## Prompt:
Images in the records should be skipped while the rest is transcribed verbatim.

─── Working data ───

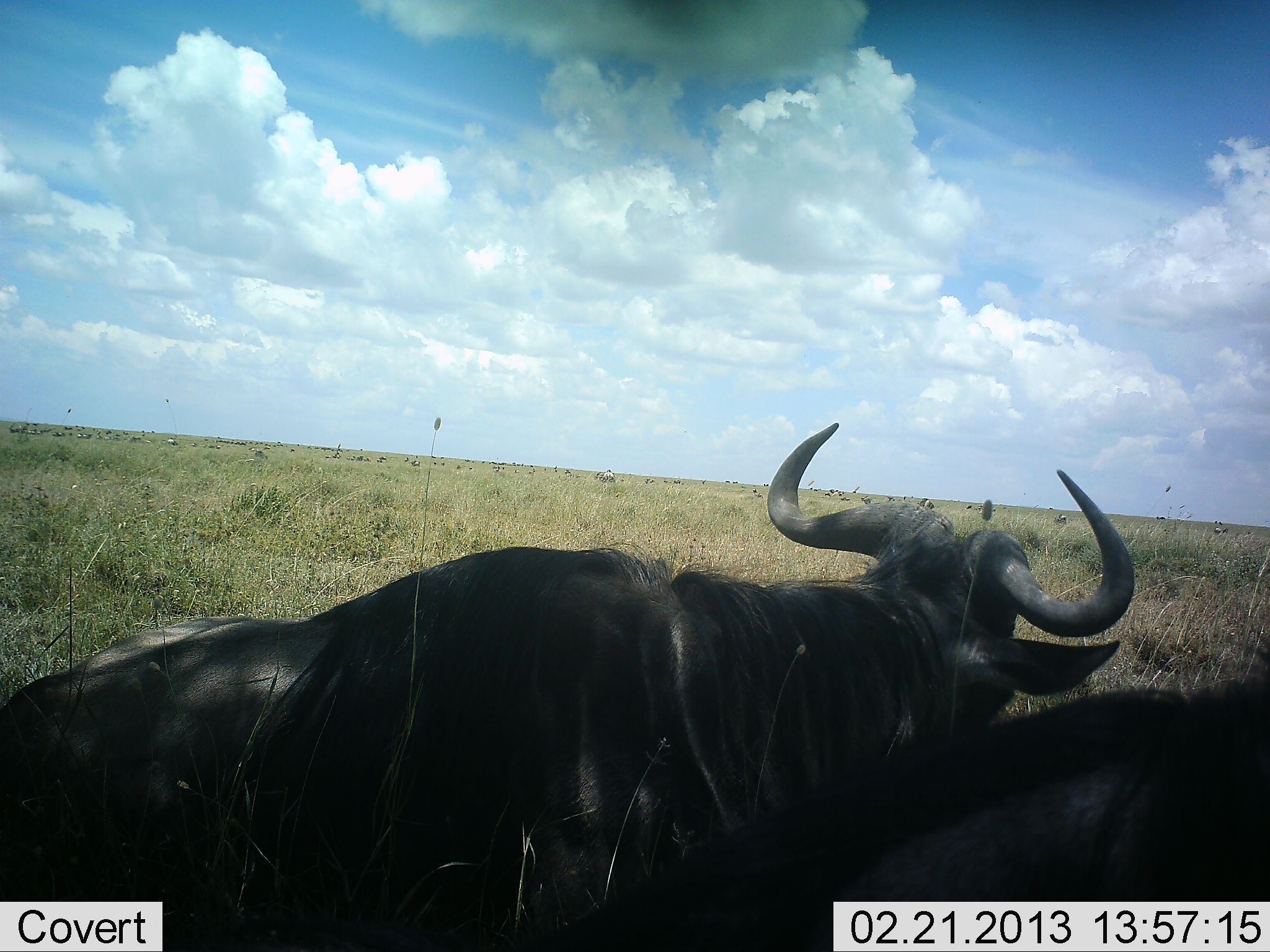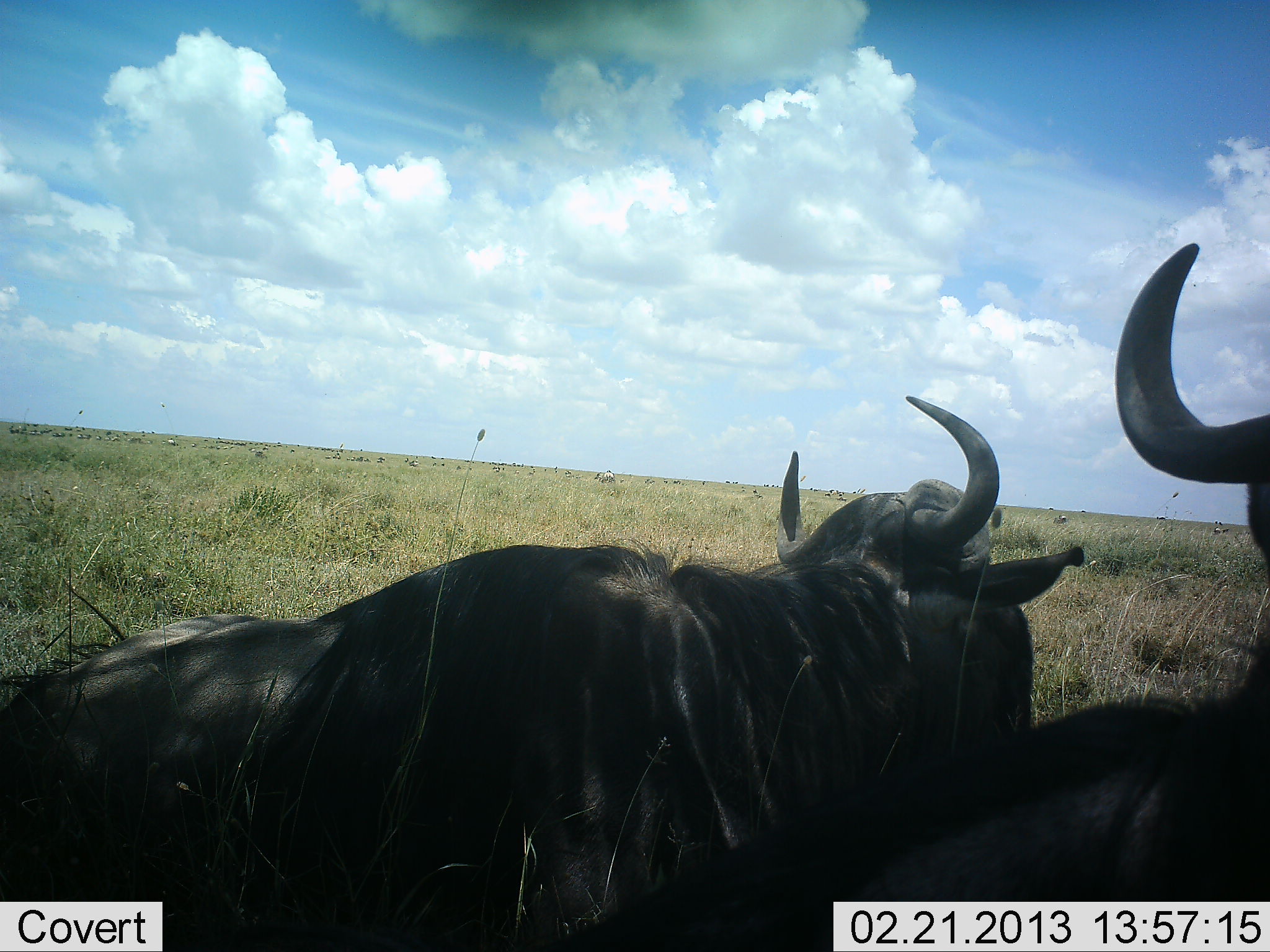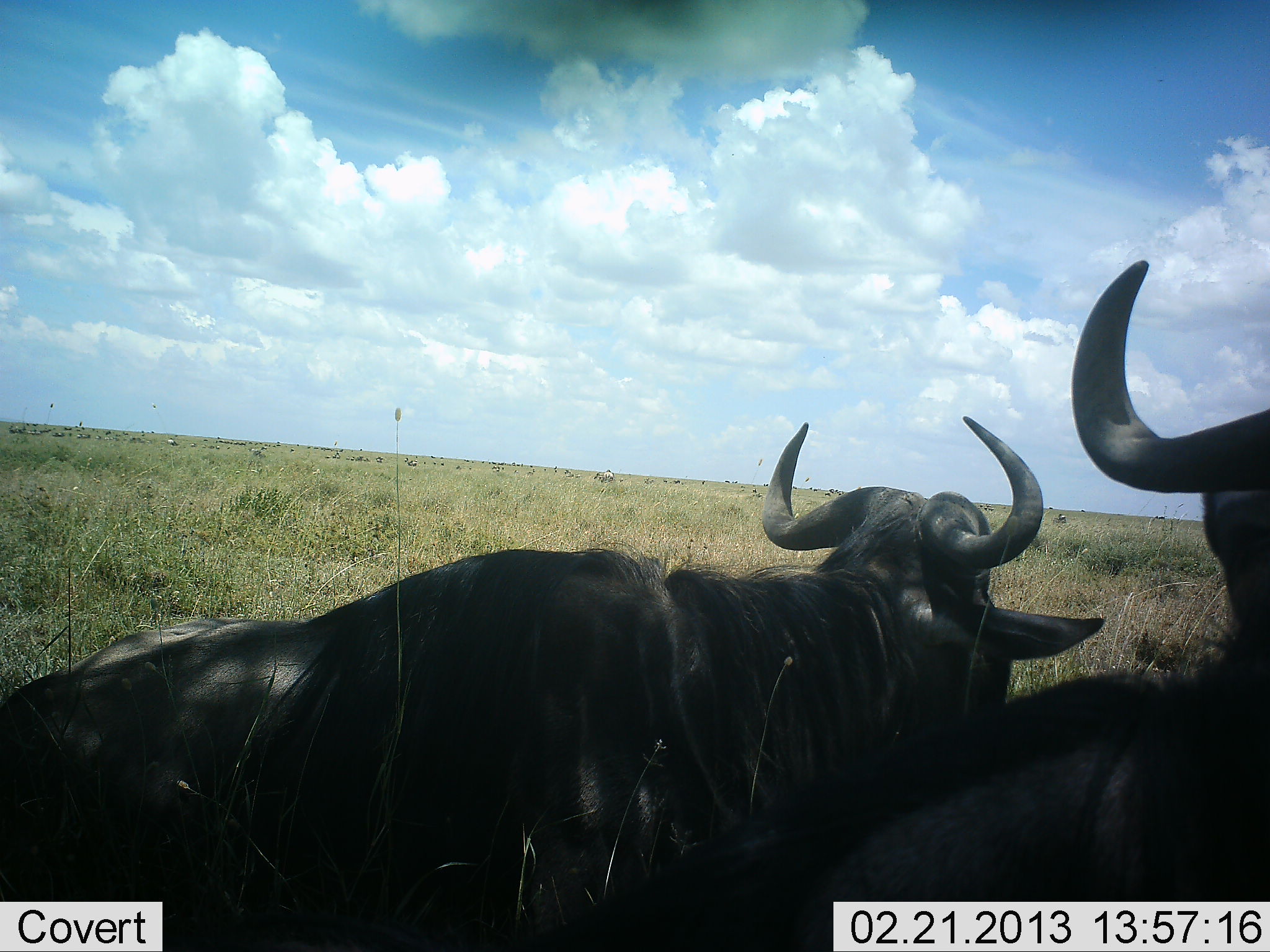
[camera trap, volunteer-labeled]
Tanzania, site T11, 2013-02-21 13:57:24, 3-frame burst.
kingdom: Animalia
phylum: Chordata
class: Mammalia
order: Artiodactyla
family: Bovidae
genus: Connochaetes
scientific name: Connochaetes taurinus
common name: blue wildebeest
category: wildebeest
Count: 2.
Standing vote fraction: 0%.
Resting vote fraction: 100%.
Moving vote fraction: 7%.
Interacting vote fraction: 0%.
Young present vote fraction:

───

## Solution to the problem:
[camera trap, volunteer-labeled]
Tanzania, site T11, 2013-02-21 13:57:24, 3-frame burst.
kingdom: Animalia
phylum: Chordata
class: Mammalia
order: Artiodactyla
family: Bovidae
genus: Connochaetes
scientific name: Connochaetes taurinus
common name: blue wildebeest
category: wildebeest
Count: 2.
Standing vote fraction: 0%.
Resting vote fraction: 100%.
Moving vote fraction: 7%.
Interacting vote fraction: 0%.
Young present vote fraction:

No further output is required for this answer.